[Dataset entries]
++++++++++

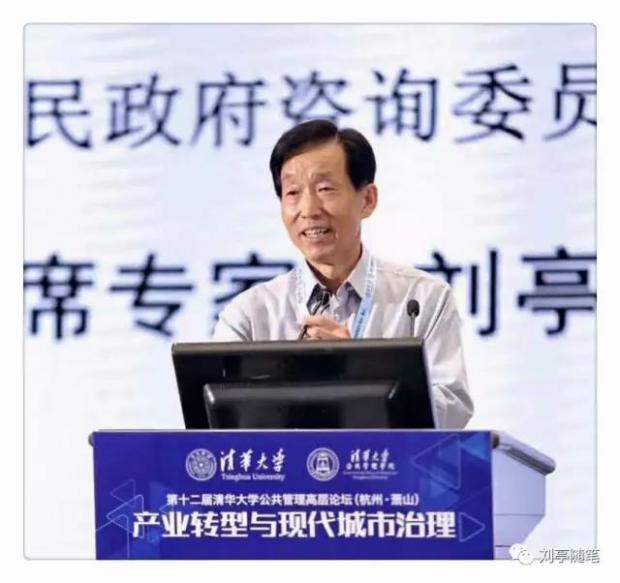 刘亭:信息化背景下的产业和城市转型(之一)#信息经济和智慧化应用系列六#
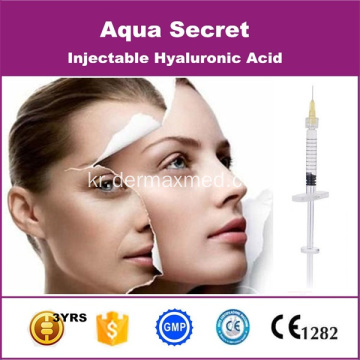최고의 피부 필러 Hyaluronic Acid Injection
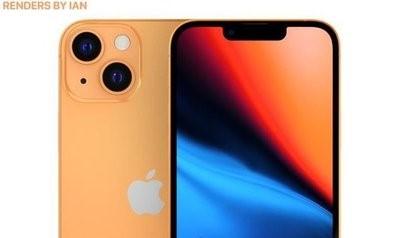 Dois-je attendre un iPhone 13 ou acheter  un iPhone 12 now  nownow?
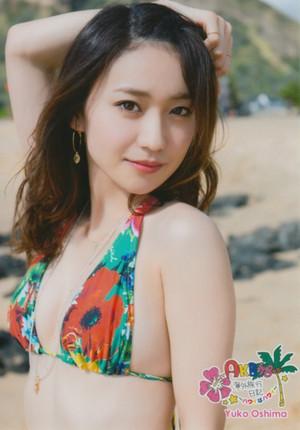 Oshima Yuko ~Hawaii wa Hawaii~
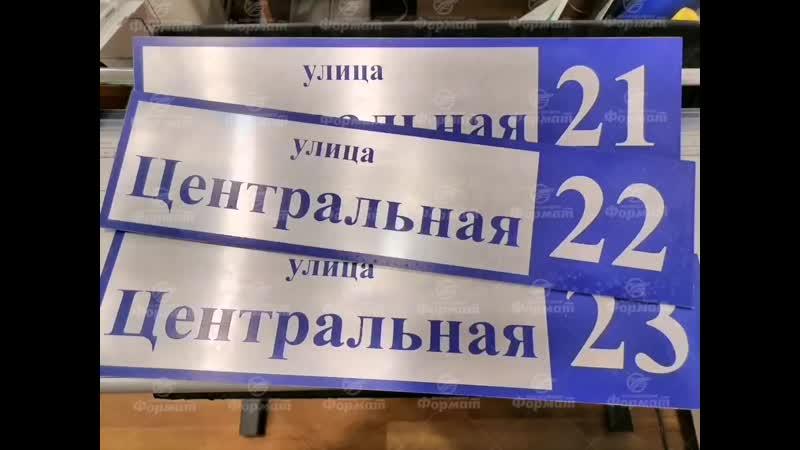 Адресные таблички из композита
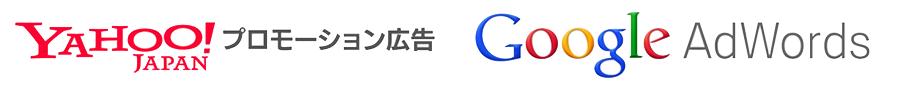 Yahoo&Googleロゴ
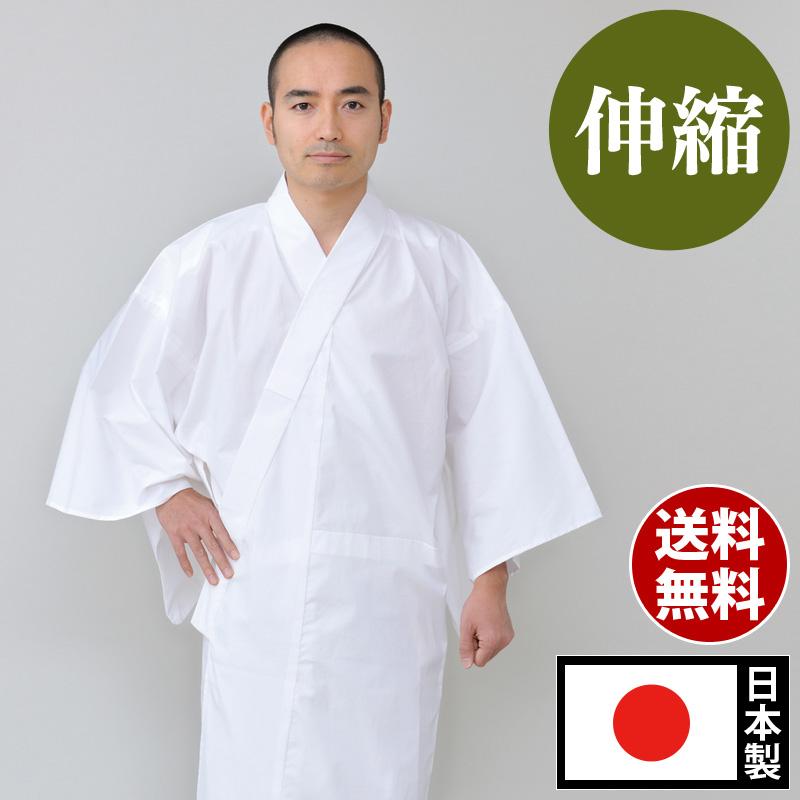 【送料無料】伸びる綿白衣 男性用(S-LL)【寺院・僧侶用の法衣・法要着物やお遍路用の巡礼着として!伸縮性素材の日本製和装白衣(はくい・はくえ)】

++++++++++

▶ _Work order_
Set the records down again exactly as given, and leave the pictures out.

▶ _Task result_
 刘亭:信息化背景下的产业和城市转型(之一)#信息经济和智慧化应用系列六#
최고의 피부 필러 Hyaluronic Acid Injection
 Dois-je attendre un iPhone 13 ou acheter  un iPhone 12 now  nownow?
 Oshima Yuko ~Hawaii wa Hawaii~
 Адресные таблички из композита
 Yahoo&Googleロゴ
 【送料無料】伸びる綿白衣 男性用(S-LL)【寺院・僧侶用の法衣・法要着物やお遍路用の巡礼着として!伸縮性素材の日本製和装白衣(はくい・はくえ)】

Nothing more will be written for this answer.